Local Background Hole Density Drives Nonradiative Recombination in Tin Halide Perovskites

We use multimodal microscopy to study carrier recombination in semiconducting tin halide perovskite films based on PEA(0.2)FA(0.8)SnI(3) (PEA = phenethylammonium; FA = formamidinium). We use the observation of pseudo-first-order photoluminescence (PL) decay kinetics to establish a method for quantifying the hole dopant level and nonradiative recombination rate constant. We find that untreated PEA(0.2)FA(0.8)SnI(3) films exhibit large hole doping concentrations of p(0) approximate to 10(19) cm(-3), which is reduced to p(0) approximate to 10(16) cm(-3) after SnF2 treatment.

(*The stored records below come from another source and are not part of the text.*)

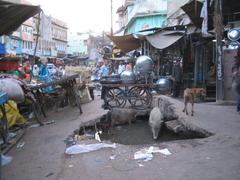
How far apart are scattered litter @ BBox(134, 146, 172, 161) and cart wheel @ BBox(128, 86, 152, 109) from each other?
23.6 ft

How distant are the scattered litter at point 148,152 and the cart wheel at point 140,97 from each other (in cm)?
718

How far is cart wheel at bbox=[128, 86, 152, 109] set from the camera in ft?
47.3

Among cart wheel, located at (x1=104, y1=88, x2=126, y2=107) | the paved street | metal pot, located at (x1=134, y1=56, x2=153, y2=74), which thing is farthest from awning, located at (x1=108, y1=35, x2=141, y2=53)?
the paved street

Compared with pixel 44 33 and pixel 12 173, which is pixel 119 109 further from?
pixel 12 173

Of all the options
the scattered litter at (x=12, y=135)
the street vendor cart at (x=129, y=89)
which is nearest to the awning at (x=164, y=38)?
the street vendor cart at (x=129, y=89)

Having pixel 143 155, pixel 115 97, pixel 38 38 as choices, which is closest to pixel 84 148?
pixel 143 155

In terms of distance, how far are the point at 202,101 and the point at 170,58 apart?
243 inches

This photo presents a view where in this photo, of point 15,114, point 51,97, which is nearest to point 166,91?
point 51,97

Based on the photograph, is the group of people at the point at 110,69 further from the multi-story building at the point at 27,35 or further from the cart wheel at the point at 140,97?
the multi-story building at the point at 27,35

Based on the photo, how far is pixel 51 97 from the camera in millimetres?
13977

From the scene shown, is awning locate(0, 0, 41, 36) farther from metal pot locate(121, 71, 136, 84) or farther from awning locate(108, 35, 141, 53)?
awning locate(108, 35, 141, 53)

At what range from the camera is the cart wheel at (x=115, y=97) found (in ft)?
48.1

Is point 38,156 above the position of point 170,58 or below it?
below

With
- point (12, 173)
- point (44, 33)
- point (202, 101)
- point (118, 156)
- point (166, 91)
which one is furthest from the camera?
point (166, 91)
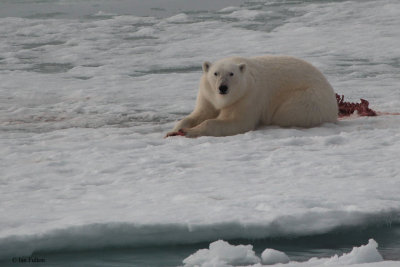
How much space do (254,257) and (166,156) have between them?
2.03 metres

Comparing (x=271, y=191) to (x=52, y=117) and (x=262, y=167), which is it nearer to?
(x=262, y=167)

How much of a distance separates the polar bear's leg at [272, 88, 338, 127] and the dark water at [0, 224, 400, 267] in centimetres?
238

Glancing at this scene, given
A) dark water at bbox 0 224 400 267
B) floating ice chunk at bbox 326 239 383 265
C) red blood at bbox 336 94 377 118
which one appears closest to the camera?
floating ice chunk at bbox 326 239 383 265

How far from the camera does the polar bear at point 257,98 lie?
6066 millimetres

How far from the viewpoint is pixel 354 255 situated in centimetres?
337

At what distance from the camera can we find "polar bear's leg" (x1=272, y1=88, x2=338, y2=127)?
622 centimetres

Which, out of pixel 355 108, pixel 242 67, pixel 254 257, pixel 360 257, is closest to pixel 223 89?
pixel 242 67

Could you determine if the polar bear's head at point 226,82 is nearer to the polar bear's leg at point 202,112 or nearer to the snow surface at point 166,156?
the polar bear's leg at point 202,112

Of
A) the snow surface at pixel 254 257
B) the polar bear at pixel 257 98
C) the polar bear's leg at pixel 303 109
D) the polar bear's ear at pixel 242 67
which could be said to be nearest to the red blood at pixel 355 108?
the polar bear at pixel 257 98

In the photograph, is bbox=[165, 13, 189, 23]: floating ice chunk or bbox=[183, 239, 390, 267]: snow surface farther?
bbox=[165, 13, 189, 23]: floating ice chunk

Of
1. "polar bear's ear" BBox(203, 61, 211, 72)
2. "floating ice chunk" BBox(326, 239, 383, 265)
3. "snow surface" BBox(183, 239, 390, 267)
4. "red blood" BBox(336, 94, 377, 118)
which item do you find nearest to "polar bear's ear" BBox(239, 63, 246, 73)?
"polar bear's ear" BBox(203, 61, 211, 72)

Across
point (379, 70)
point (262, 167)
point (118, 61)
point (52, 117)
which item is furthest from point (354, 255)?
point (118, 61)

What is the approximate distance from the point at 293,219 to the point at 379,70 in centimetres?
586

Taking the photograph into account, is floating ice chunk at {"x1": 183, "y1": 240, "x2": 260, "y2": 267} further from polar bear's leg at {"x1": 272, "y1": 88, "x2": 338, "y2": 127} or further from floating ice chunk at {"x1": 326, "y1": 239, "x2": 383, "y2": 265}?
polar bear's leg at {"x1": 272, "y1": 88, "x2": 338, "y2": 127}
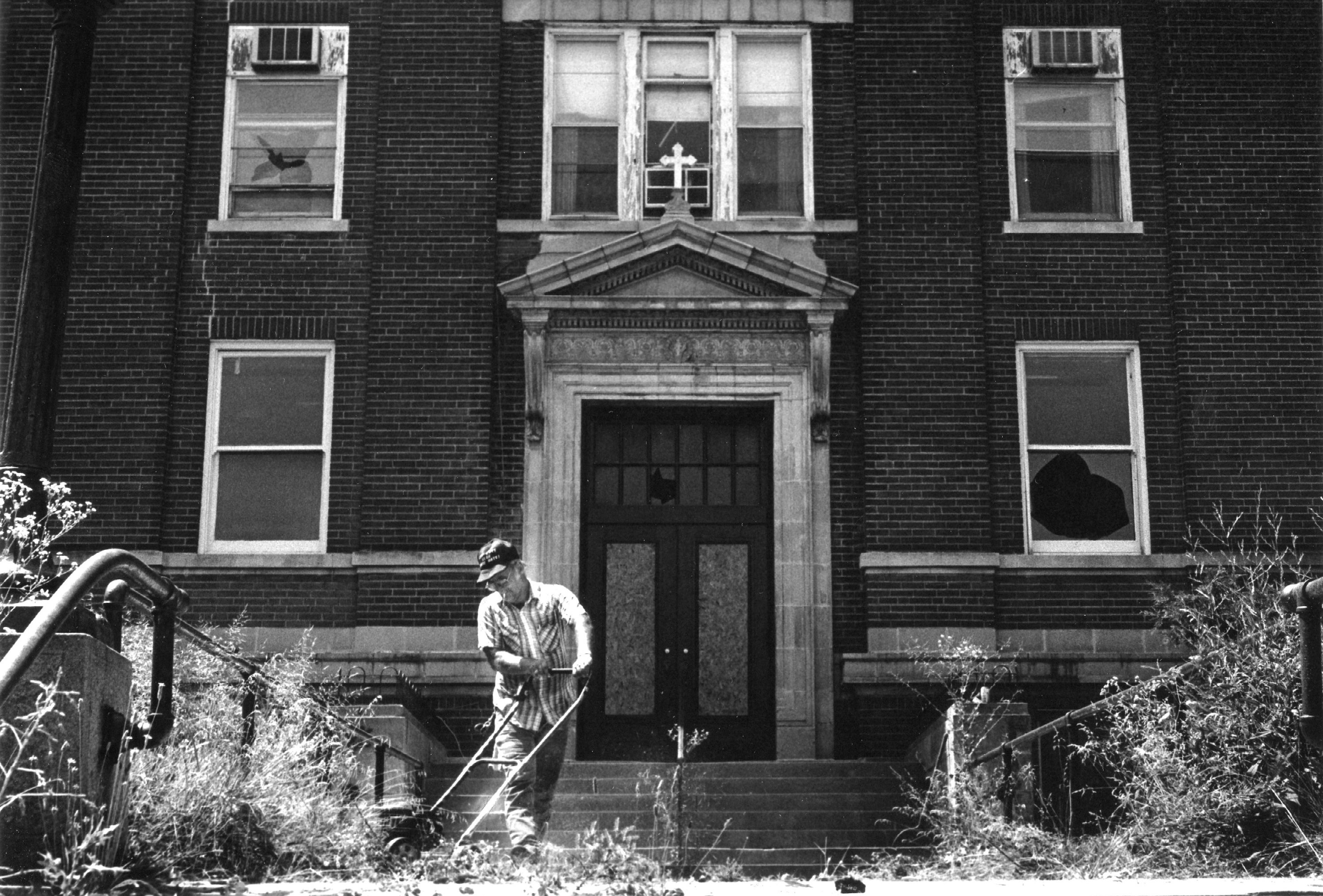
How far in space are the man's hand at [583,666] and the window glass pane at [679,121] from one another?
25.5ft

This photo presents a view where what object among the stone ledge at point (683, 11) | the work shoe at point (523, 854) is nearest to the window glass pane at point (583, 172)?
the stone ledge at point (683, 11)

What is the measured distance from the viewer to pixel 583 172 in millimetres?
16203

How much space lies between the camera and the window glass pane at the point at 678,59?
16.5 metres

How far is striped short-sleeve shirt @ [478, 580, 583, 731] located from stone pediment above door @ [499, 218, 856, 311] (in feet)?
18.1

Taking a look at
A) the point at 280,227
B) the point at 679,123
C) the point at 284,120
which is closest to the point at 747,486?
the point at 679,123

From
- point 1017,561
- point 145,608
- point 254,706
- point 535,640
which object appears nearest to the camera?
point 145,608

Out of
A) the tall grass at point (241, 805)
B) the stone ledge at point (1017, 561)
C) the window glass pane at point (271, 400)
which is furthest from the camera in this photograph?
the window glass pane at point (271, 400)

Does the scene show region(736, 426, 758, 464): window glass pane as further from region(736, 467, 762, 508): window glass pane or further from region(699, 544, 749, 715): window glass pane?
region(699, 544, 749, 715): window glass pane

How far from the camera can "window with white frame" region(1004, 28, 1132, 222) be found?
16.2 meters

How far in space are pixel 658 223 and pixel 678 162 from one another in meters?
0.81

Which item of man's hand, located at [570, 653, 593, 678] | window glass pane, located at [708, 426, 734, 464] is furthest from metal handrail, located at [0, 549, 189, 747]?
window glass pane, located at [708, 426, 734, 464]

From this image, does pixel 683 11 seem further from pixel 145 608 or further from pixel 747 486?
pixel 145 608

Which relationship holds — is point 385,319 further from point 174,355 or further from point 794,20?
point 794,20

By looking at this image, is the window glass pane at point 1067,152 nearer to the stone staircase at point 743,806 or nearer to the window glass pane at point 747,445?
the window glass pane at point 747,445
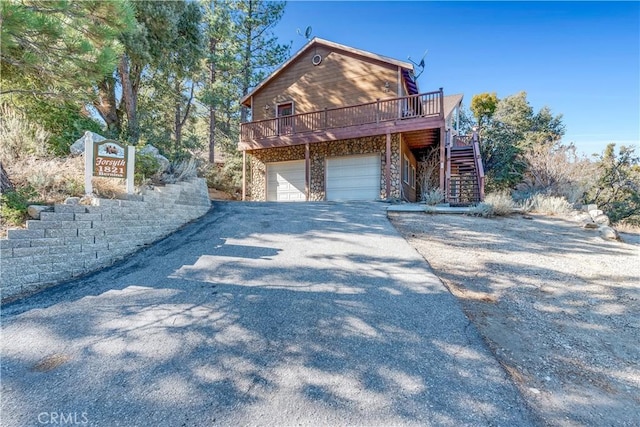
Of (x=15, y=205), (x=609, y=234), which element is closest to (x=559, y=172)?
(x=609, y=234)

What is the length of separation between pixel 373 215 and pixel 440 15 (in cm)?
887

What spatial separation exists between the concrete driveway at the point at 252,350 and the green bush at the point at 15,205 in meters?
1.14

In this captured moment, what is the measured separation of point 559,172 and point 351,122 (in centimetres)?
929

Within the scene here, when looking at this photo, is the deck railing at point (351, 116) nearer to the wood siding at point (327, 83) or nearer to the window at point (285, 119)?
the window at point (285, 119)

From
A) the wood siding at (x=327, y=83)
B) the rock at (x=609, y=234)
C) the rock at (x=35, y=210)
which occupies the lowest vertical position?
the rock at (x=609, y=234)

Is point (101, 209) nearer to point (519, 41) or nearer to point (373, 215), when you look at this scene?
point (373, 215)

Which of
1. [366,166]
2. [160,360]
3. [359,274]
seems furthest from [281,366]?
[366,166]

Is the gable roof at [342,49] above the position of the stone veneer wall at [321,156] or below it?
above

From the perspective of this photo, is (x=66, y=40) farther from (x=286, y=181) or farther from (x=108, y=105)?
(x=286, y=181)

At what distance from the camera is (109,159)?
5.02 m

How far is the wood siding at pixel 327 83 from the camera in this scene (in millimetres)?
11953

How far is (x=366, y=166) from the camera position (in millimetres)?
12055

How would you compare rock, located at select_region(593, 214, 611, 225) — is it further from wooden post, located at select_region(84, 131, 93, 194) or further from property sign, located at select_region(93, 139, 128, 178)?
wooden post, located at select_region(84, 131, 93, 194)

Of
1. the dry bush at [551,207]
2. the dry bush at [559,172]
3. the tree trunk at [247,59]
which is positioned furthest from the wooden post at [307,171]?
the dry bush at [559,172]
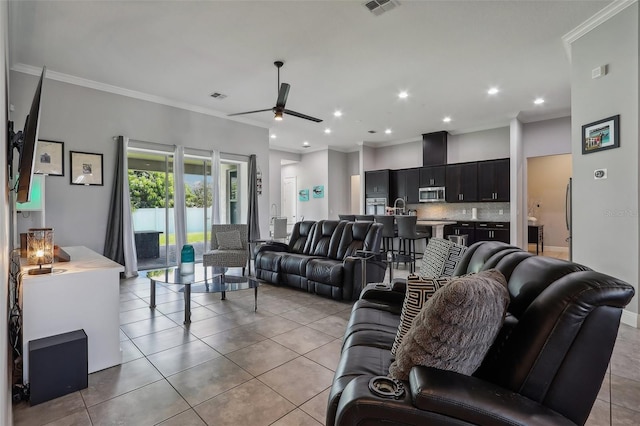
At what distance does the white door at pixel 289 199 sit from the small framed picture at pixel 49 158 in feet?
22.3

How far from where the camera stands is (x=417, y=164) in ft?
29.5

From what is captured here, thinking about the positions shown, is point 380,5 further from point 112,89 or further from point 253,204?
point 253,204

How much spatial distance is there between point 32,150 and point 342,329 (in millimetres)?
2832

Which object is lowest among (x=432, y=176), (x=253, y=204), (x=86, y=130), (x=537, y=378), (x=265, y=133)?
(x=537, y=378)

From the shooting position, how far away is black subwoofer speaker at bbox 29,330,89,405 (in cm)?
191

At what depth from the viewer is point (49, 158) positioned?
14.9 ft

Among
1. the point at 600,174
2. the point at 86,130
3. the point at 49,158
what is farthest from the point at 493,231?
the point at 49,158

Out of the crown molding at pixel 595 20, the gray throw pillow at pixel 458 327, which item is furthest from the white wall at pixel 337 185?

While it is well-known that the radiative recombination rates are increased with p(0), we reveal that the nonradiative rate is also increased. We find that p-type regions in untreated PEA(0.2)FA(0.8)SnI(3) films are centers for nonradiative recombination, which are diminished in films with p(0) approximate to 10(16) cm(-3). We discover significant PL heterogeneity even in PEA(0.2)FA(0.8)SnI(3) films with moderate dopant levels, suggesting that new strategies to eliminate deleterious defects in PEA(0.2)FA(0.8)SnI(3) must be developed.